I occasionally have the need to pull events out of Elasticsearch. I built a script using PowerShell that utilizes scroll to pull all the records. The problem I have though is that I can only pull 10k events per request. I typically get approx. 5-8 million events per day. As you can imagine, this results in a large number of requests hitting the server and it takes a looong time to pull all the records, usually takes about 60-90 seconds per request.
Is it possible to get more than 10k at a time? Below is the script I'm using
#Force PowerShell to use TLS 1.2
[Net.ServicePointManager]::SecurityProtocol = [Net.SecurityProtocolType]::TLS12
#Get username/password for kibana user
$cred = Get-Credential
#Specify index to query - wildcard ending implied
$is = "myindex-*"
#Set base elasticsearch URL
$esbase = "https://ELASTICSEARCHFQDN:9200"
#Set folder to save files to
$path = "PATH_TO_SAVE_TO"
#Set headers
$Options = @{
headers = @{
'kbn-version' = "7.5.0"
}
ContentType = "application/json"
Method = "POST"
}
#This can be used as an example, it is performing a range query on field edge.timestamp_start whose values are in epoch seconds.
$query = '{ "sort": ["_doc"], "query": { "range": { "edge.timestamp_start": { "gte": "1577772000", "lte": "1577858399" } } } }'
#Initial query specifying parameters and index to search
$isr = Invoke-RestMethod @Options -Uri "$esbase/$is*/_search?scroll=10m&size=10000" -Body $query -Credential $cred -Verbose
#Verify destination folder exists, create if it does not.
if ((Test-Path $path) -eq $false) {
New-Item -Type Directory $path | Out-Null
}
#Start loop to process the initial 10k results and subsequent results.

PROBLEMS AND TASKS:
A – In the Elasticsearch post, retype everything from "#Set headers" down to "in epoch seconds.".
B – According to the Elasticsearch post, why does pulling all the records take so long? Answer in one to three sentences.
C – Carry on the Elasticsearch post from the point where it stops.
The items after this point come from a separate source.

RECORD SET:
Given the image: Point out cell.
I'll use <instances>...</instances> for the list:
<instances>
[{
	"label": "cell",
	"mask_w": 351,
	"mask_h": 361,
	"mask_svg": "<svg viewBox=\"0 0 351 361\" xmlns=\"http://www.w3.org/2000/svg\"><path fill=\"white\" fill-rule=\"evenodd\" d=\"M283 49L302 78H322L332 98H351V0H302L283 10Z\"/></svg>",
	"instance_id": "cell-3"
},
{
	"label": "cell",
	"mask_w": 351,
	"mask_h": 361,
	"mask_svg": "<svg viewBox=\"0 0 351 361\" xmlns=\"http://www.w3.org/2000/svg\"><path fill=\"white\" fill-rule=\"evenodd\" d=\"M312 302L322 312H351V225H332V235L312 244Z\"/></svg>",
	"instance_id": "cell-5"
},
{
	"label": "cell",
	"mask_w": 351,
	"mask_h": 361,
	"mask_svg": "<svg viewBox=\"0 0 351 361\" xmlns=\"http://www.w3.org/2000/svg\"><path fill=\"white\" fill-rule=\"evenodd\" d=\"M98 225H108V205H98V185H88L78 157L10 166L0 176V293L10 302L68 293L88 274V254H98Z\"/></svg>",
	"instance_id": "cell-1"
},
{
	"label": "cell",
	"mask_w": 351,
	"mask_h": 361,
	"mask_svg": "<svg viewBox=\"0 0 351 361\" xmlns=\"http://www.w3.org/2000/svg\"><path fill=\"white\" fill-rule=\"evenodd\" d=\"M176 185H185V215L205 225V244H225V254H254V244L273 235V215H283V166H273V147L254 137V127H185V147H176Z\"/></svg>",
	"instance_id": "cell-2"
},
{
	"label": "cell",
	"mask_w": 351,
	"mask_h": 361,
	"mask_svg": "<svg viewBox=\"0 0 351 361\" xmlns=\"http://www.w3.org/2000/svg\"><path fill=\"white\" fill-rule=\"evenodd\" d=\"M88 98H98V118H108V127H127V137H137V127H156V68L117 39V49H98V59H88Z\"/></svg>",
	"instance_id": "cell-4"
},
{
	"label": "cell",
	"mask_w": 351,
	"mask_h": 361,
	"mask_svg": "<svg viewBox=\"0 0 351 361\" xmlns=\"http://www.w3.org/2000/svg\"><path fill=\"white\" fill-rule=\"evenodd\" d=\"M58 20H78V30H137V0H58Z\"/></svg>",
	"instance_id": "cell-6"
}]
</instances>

ANSWER SET:
A –
#Set headers
$Options = @{
headers = @{
'kbn-version' = "7.5.0"
}
ContentType = "application/json"
Method = "POST"
}
#This can be used as an example, it is performing a range query on field edge.timestamp_start whose values are in epoch seconds.

B – Each request returns at most 10k events, but there are roughly 5-8 million events per day. That means a large number of requests, and each one usually takes about 60-90 seconds.

C –
do {
#Grab the current time to be used in the filename
$date = Get-Date -Format MMddyyyy_hhmmss
#Start loop to dump results into a text file
foreach ($hit in $isr.hits.hits) {
#Narrow file output data to only the raw message field.
$out = $hit._source.message
#Output message field to a text field, appending the existing file so as not to create 10k tiny files.
$out | Out-File $path\June$Date.txt -Encoding utf8 -Append
}
#Compress the resulting txt file. In my use case, each txt file was 16MB, compressed was 1.5MB
#Compress-Archive -Path $path\June$Date.txt -Update -DestinationPath $path\June$Date.zip -CompressionLevel Fastest
#Remove original txt file after compression is complete.
#Remove-Item $path\June$Date.txt -Confirm:$false
#Grab the scroll id from the previous successful query to feed into the next query.
$sid = $isr._scroll_id
#Reset query timeout to 5 minutes and insert scroll id
$query = '{ "scroll": "5m", "scroll_id": "'+$sid+'" }'
#Gather the next 10k results
$isr = Invoke-RestMethod @Options -Uri "$esbase/_search/scroll" -Body $query -Credential $cred -Verbose
#Continue loop until the last query returns 0 results.
} until ($isr.hits.hits.count -eq 0)